-------- DATA TO USE --------

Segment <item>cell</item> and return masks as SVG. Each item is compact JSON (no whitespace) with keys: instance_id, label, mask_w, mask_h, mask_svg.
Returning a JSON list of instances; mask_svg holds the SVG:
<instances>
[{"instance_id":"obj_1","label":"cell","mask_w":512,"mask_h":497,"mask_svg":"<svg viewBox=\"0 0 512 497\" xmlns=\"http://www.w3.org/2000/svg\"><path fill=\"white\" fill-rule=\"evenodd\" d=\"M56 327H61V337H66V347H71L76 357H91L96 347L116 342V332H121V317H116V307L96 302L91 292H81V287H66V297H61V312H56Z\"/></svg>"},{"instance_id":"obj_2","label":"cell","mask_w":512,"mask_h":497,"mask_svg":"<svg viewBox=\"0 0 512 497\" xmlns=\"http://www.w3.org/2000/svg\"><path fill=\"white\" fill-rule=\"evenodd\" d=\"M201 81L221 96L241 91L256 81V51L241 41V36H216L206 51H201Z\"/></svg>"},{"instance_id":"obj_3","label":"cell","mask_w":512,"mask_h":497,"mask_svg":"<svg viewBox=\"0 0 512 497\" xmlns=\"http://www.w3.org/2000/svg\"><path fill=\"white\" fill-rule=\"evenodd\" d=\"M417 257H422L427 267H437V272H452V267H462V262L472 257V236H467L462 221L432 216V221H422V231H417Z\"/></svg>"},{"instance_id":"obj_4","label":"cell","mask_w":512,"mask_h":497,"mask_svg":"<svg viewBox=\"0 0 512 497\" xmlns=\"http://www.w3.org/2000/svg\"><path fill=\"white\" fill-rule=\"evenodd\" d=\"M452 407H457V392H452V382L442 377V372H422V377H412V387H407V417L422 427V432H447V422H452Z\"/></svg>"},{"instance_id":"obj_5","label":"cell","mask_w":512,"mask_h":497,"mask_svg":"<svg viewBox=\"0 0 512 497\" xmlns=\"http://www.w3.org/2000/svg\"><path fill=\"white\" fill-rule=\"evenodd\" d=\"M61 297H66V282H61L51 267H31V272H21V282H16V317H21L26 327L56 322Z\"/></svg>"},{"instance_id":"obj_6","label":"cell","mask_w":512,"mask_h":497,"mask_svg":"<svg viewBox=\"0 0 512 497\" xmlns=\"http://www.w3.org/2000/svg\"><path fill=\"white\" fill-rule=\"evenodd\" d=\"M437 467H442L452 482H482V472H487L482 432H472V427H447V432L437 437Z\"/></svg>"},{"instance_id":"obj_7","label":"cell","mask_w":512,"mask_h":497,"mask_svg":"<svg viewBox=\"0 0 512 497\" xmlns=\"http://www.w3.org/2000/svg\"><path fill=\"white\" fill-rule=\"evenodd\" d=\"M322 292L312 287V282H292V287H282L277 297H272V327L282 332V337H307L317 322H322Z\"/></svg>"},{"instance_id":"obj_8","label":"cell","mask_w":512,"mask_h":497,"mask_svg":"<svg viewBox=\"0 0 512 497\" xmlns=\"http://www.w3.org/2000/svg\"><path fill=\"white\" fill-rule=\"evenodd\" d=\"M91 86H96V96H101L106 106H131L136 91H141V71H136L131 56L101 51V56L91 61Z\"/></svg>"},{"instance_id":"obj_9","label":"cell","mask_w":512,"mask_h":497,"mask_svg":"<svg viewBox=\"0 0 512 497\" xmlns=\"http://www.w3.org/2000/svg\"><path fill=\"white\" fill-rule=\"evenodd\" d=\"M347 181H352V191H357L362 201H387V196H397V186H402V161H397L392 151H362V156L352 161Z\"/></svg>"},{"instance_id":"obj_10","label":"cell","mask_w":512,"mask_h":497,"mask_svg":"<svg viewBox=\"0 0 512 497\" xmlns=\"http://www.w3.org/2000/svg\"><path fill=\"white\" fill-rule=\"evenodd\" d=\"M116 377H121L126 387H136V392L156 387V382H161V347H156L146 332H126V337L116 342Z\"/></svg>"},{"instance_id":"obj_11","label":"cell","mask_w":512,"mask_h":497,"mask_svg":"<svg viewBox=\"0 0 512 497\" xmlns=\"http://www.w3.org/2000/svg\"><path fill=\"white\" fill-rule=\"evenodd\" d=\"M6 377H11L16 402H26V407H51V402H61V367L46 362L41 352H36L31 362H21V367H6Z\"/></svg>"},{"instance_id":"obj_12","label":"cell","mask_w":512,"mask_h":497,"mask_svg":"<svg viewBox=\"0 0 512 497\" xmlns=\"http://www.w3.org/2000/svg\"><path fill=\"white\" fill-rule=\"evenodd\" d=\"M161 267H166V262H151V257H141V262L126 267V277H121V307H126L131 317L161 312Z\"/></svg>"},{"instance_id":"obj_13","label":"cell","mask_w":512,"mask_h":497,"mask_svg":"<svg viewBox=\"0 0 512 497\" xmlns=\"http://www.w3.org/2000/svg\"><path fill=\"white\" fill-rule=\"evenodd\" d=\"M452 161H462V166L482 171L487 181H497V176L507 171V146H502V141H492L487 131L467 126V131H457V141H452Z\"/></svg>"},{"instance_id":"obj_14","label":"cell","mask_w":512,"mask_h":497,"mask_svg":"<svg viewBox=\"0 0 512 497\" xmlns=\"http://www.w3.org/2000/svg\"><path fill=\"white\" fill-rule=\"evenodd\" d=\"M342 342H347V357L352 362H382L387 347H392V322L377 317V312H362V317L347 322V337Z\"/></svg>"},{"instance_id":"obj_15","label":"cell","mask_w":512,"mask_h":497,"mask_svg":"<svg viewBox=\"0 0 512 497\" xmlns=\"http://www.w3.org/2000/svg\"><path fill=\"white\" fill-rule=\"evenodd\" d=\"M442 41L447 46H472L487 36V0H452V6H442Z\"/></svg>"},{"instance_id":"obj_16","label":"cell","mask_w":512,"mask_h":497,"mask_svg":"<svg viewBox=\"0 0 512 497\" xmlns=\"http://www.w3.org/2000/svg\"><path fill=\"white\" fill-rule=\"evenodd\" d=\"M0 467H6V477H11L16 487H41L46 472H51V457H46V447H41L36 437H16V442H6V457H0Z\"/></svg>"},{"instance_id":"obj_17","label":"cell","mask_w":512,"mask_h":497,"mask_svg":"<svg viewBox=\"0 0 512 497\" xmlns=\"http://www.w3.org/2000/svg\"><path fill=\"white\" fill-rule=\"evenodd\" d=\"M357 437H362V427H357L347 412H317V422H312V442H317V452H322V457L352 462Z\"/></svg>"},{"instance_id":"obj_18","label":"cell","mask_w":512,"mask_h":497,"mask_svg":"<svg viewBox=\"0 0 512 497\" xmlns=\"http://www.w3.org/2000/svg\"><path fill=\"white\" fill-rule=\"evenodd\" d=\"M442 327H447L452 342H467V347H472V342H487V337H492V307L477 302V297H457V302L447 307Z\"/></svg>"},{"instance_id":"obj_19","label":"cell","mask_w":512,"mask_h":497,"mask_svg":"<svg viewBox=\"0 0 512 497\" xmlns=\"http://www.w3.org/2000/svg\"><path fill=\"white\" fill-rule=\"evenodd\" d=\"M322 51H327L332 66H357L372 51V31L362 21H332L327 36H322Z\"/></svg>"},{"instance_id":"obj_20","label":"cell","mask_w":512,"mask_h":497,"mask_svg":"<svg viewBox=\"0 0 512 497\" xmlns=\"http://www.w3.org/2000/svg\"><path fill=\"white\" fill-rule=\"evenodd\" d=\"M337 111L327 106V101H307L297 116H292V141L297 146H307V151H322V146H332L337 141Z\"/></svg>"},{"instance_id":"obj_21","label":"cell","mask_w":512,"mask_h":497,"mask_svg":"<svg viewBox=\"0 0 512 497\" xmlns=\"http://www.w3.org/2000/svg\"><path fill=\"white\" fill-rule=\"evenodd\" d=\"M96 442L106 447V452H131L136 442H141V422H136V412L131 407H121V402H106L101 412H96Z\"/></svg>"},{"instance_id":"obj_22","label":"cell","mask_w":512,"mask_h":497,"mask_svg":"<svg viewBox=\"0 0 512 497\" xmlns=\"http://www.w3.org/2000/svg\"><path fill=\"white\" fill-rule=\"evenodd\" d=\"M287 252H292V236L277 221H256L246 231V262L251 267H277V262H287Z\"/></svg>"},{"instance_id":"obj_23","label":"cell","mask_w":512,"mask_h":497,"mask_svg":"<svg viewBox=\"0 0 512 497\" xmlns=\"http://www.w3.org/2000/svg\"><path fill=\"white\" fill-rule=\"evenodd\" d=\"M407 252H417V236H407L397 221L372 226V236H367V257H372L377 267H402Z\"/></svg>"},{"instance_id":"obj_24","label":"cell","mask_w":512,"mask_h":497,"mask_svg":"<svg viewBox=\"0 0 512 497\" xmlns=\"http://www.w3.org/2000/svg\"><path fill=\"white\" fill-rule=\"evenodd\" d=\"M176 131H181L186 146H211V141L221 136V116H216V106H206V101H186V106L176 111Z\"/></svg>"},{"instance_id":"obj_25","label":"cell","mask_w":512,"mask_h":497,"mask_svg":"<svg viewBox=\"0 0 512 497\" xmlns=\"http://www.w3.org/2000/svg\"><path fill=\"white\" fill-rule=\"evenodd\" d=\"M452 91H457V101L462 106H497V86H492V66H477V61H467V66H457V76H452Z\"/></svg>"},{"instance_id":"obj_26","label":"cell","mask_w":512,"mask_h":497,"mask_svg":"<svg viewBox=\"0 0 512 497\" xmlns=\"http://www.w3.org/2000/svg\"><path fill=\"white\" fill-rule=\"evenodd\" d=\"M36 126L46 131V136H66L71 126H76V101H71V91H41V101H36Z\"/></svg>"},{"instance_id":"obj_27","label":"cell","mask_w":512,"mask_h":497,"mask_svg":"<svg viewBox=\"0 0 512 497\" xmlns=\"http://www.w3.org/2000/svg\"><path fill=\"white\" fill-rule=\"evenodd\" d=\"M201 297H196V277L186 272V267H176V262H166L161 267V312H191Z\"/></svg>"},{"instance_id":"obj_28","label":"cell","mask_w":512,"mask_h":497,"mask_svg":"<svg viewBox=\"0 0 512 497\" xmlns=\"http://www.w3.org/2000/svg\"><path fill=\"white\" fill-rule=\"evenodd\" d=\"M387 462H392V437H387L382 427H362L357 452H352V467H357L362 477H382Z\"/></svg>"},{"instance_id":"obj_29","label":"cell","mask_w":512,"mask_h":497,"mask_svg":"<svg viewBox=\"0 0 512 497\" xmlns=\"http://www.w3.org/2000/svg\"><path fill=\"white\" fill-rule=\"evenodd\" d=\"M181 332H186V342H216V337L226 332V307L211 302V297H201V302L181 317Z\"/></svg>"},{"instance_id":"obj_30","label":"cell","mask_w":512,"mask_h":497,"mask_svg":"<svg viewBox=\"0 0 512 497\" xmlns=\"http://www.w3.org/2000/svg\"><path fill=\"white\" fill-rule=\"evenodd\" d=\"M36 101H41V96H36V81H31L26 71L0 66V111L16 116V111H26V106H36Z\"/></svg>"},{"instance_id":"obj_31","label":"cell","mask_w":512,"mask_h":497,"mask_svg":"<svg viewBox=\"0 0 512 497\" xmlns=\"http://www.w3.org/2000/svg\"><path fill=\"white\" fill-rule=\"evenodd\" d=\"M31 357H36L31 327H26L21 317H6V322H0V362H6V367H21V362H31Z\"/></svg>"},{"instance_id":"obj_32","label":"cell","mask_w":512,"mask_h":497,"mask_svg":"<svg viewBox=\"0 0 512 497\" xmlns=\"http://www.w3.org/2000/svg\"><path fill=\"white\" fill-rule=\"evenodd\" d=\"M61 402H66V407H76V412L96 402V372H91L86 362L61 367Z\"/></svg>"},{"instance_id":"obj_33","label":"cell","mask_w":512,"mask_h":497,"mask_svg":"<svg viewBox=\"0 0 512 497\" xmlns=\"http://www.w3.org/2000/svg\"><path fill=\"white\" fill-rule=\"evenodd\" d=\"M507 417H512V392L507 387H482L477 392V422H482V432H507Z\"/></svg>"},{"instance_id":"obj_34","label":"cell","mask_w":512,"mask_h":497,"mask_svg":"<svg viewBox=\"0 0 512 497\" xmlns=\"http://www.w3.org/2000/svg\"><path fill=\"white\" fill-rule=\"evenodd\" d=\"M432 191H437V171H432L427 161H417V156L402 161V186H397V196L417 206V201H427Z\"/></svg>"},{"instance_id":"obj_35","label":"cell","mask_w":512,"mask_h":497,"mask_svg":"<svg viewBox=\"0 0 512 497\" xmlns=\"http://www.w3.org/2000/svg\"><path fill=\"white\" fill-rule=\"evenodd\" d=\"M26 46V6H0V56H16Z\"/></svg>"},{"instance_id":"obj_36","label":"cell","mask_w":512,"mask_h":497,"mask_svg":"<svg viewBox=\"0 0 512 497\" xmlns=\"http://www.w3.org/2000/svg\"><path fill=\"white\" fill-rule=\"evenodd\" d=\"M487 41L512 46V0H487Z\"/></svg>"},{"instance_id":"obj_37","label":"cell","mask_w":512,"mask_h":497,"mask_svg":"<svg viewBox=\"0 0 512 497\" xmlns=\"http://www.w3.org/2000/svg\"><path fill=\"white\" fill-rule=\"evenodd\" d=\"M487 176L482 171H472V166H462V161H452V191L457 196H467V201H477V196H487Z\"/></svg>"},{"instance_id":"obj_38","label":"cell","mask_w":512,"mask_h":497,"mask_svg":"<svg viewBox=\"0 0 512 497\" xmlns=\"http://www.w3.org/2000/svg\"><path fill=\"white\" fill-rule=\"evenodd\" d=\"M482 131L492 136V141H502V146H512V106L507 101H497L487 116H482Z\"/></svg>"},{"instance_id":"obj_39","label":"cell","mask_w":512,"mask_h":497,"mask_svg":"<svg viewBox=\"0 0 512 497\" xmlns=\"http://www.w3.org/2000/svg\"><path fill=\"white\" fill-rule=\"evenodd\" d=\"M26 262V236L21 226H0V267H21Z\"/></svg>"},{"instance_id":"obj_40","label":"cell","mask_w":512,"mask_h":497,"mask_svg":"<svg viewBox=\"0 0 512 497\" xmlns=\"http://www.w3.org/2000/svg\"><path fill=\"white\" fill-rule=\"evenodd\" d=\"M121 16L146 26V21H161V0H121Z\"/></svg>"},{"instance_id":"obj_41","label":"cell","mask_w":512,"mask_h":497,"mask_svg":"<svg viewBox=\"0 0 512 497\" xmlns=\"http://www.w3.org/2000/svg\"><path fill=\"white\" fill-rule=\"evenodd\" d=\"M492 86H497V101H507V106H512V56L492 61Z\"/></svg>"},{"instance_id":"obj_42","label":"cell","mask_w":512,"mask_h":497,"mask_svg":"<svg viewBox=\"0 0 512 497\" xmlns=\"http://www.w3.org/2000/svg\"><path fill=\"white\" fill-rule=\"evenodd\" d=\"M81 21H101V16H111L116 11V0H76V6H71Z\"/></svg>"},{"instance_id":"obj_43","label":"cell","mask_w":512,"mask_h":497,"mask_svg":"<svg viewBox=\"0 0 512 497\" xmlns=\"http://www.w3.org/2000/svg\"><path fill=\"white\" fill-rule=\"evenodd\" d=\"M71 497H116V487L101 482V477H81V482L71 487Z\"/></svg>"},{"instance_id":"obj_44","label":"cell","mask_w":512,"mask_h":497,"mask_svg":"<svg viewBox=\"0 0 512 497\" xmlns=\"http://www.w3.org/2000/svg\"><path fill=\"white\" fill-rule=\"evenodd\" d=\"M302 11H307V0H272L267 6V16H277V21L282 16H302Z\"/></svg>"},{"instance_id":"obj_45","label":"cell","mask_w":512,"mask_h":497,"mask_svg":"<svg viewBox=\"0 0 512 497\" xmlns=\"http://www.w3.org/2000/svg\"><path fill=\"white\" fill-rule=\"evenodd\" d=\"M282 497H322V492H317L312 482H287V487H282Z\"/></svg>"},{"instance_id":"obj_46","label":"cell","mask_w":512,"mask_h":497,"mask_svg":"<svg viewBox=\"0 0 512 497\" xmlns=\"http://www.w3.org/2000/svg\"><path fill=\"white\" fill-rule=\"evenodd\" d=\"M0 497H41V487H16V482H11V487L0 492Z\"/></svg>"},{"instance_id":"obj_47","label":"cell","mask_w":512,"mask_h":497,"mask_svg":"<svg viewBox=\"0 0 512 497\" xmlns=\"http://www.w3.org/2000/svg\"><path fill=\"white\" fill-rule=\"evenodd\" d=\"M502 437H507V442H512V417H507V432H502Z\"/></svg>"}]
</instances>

--------

▶ [TO BE DONE]: Copy out, character for character, the stretch of lines above from the first line through the line containing "<instances>", including both of these lines.

▶ [CORRECT RESPONSE]:
Segment <item>cell</item> and return masks as SVG. Each item is compact JSON (no whitespace) with keys: instance_id, label, mask_w, mask_h, mask_svg.
Returning a JSON list of instances; mask_svg holds the SVG:
<instances>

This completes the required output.